## Source document
- Category: Movie Reviews
- Written by Gilbert Seah
THE EXPENDABLES 3 and THE GIVER are two blockbusters opening this week.
Smaller films include YVES SAINT LAURENT and FRANK.
TIFF Cinematheque is running a Robert Altman retrospective and a series on 'sequels'.
Best Pics of the Week:
Best Film Playing: Calvary
Comedy: 22 Jump Street
Action: Transformers: Age of Extinction
Foreign: Snowpiercer (South Korea)
Horror: Under the Skin
Doc: An Honest Lie
Romance: Magic in the Moonlight
THE EXPENDABLES 3 (USA 2014) ***
Directed by Patrick Hughes
The 3rd foray into THE EXPENDABLES franchise is less serious than the original and less funny than the second. Falling in between the two, the film recognizes its limitations of older actors and have included a younger cast of 20-somethings to join in the ranks. Patrick Hughes (RED HILL) lands a hand at the director’s wheel this time around.
The film has Barney Ross (Sylvester Stallone), Lee Christmas (Jason Statham) and the rest of the team come face-to-face with Conrad Stonebanks (Mel Gibson), who years ago co-founded The Expendables with Barney. Stonebanks subsequently became a ruthless arms trader and someone who Barney was forced to kill... or so he thought. Barney decides that he has to fight old blood with new blood, and hires with his recruiter (Kelsey Grammer) to help him.
The film is not short of action. From the opening prison break sequence on a travelling train, the action quickly moves to the operation the prisoner (Wesley Snipes) was sprung for. One cannot say that the film is boring though may be far from perfect.
There is always lots to complain about a blockbuster action film. But for the plusses, it is good to see an action film done with minimal CGI, where real stunt work has to take place, with real explosions and crashing of vehicles, and where the actors have to sweat and run about.
The visuals range from ugly (lot of mechanical and dilapidated warehouses) to stunning (scaling of a high rise building with reflecting panels). The old fashioned special effects make a welcome change.
The film contains lots of humour that can be read between the lines. After Doctor Death (Wesley Snipes) is rescued from prison, his answer to what he was there for is: ‘tax evasion’. Jokes abound too of the young vs. the old. The best joke has the young recruits termed ‘the deletables’ for their tech know-how. Gibson’s character also has his say as to how he is treated that is reflected in Gibson’s real life. But Stallone is clearly on an ego trip with this film, though credit has to be given tom him for the difficult job of putting everything together.
Of all the stars, Mel Gibson does the best as the villain and saves the film. The best of the others include Antonio Banderas and Harrison Ford.
Background information for the film? A near perfect DVD copy has been available on the net and has been downloaded as many as 300,000 times when this review was written. The film has also been downgraded from an R-rating which means adults can expect less violence and blood and language while the younger can watch action figures their father’s age do their thing. Bet is that EXPENDABLES 3 will only do so-so at the box-office.
FRANK (UK/Ireland 2013) **1/2
Directed by Lenny Abrahamson
The FRANK of the film title is the eccentric titular character and leader of the band called Soronprfbs (yes, the name is unpronounceable) who wears a large papier-mâché head throughout the film. He finally has to take it off at the end of the film revealing a Michael Fassbender, who is supposed to have played the character throughout the film with that head on.

## Crawled caption data
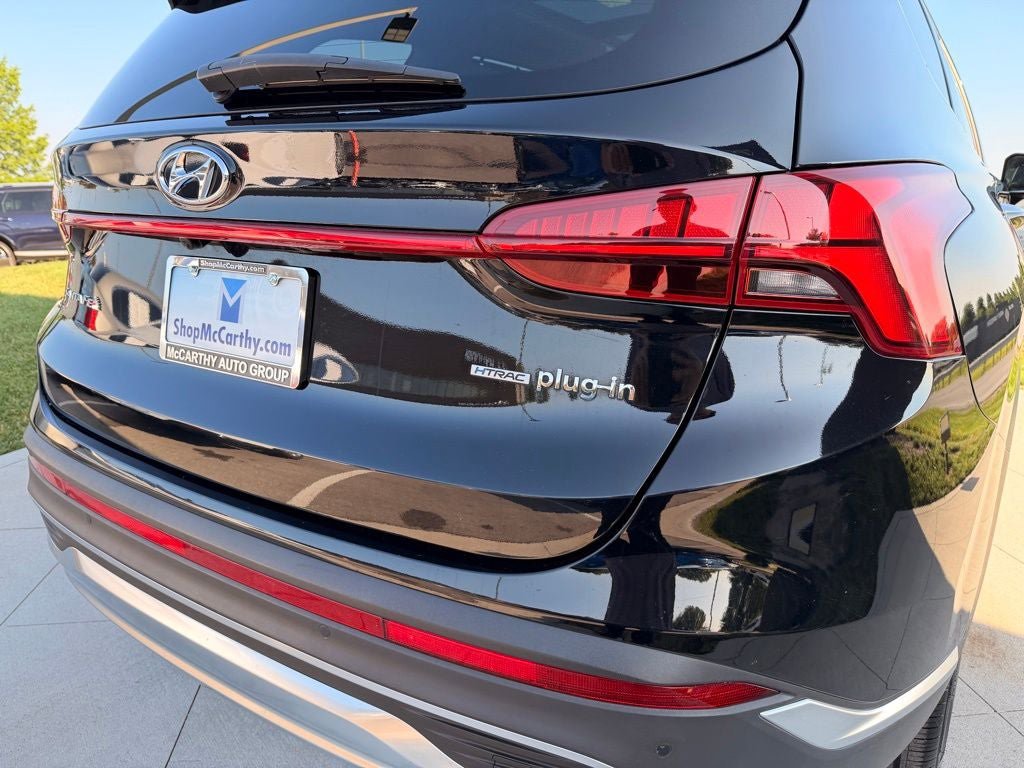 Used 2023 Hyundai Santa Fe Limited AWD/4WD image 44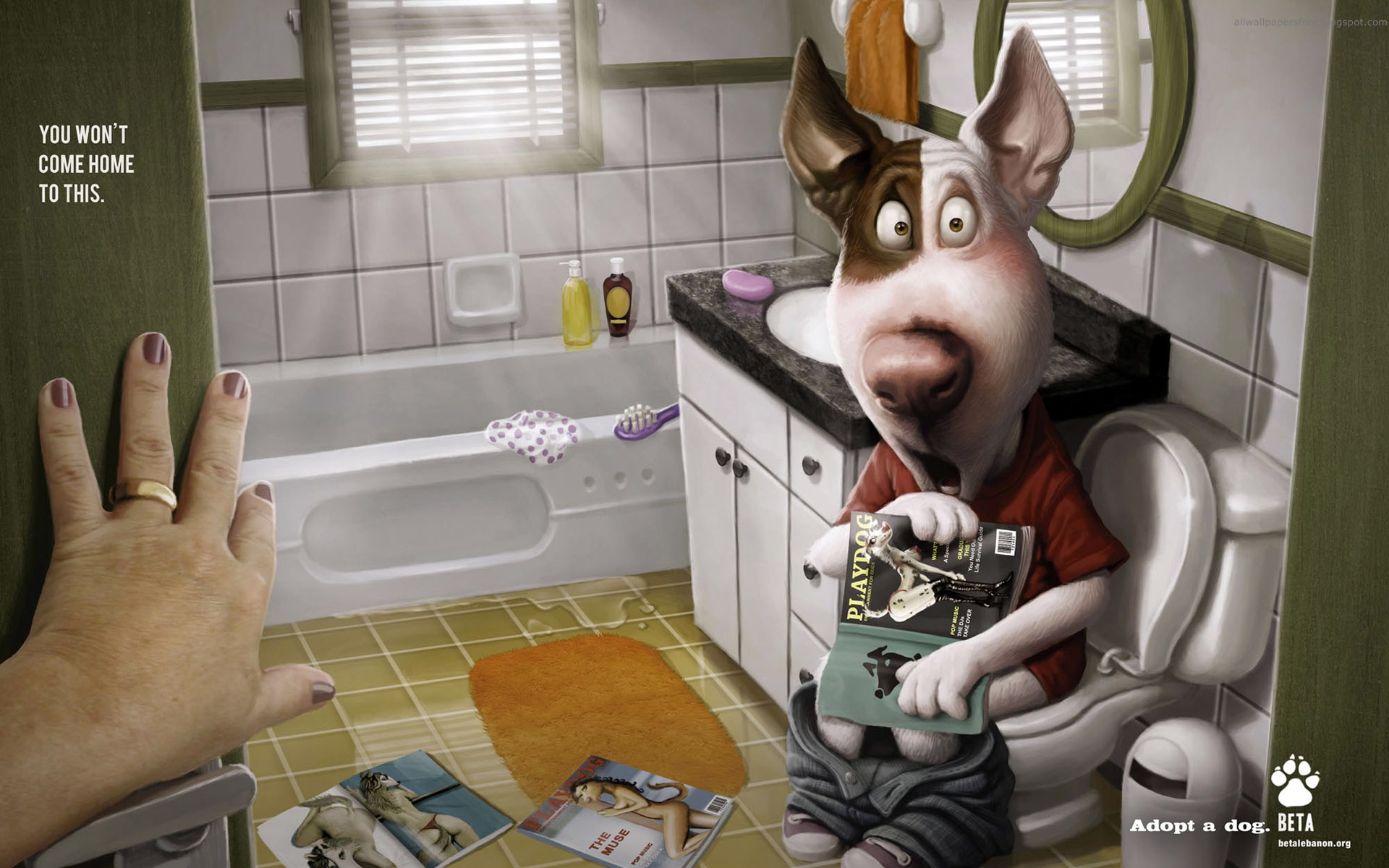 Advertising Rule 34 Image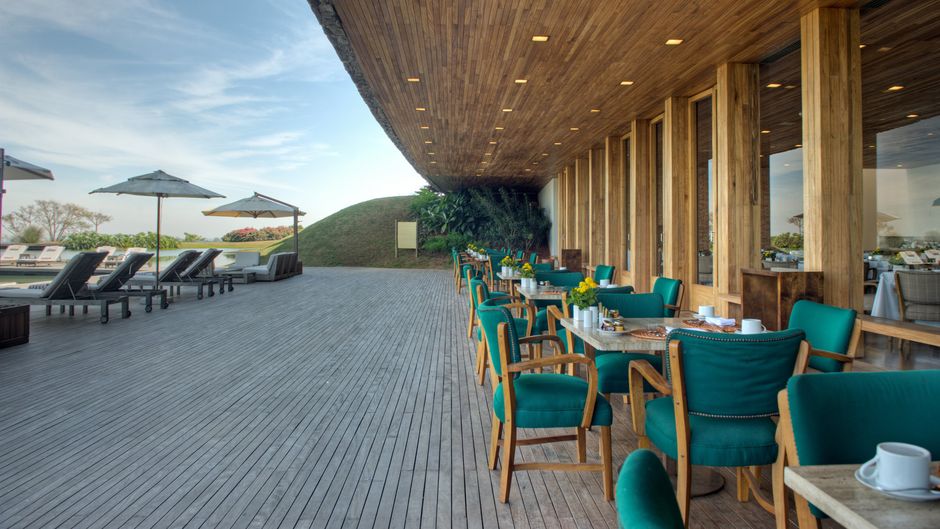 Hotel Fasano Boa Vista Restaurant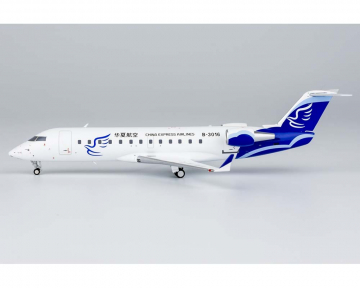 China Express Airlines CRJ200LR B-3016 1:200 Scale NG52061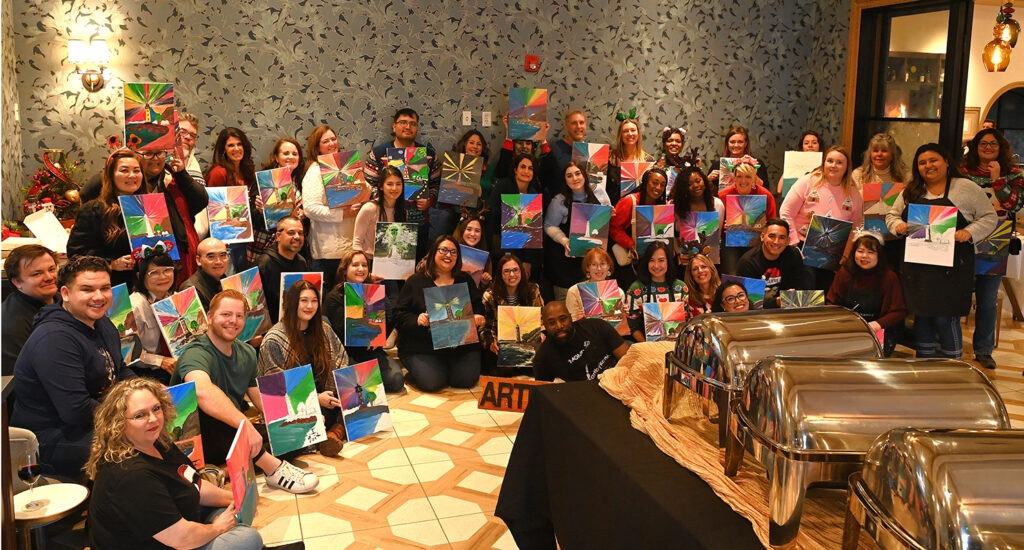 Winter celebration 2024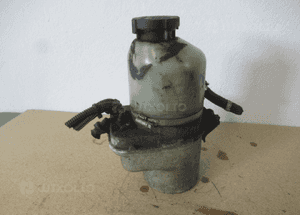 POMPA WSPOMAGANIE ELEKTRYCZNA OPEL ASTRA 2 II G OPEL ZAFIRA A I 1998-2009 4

## Your goal
Please carry on with the movie reviews from the point where they stop, starting after their last sentence.

## Exercise response
But the lead character of the film is not Frank but Jon (Domhnall Gleeson), a younger musician wannabe. When he witnesses a man’s attempted suicide, he is offered the man’s job as guitarist in the band for the night’s concert. After the disastrous performance, Jon is then whisked to joining the band and be put up at a rental cottage in Ireland to record the band album. Jon begins posting videos on the internet of the band's rehearsal sessions as they aim to appear at the South by Southwest festival. Fame makes strange bedfellows.
If his sounds a bit weird, the film is weirder. Frank, the band leader never takes the head off. Jon wonders how Frank brushes his teeth but told not to ask any questions. There is Clara (Maggie Gyllenhaal), who is clearly in love with Frank and willing to stab Jon if he gets in the way. The other band members are just as crazy.
The film knows its music and the audience is given a good lesson on song writing - the problems, inspirations as well as the mechanics of it (i.e. the chords, scales etc.).
Domhnall Gleeson is winsome as the naive Jon, growing a full beard at one point in the film, only to have it shaven off again. But it could be anyone inside Frank’s head for that matter. When Frank takes his clothes off, the body bearing the head did not look like Fassbender’s body, but a much smaller one. (But I could be wrong.)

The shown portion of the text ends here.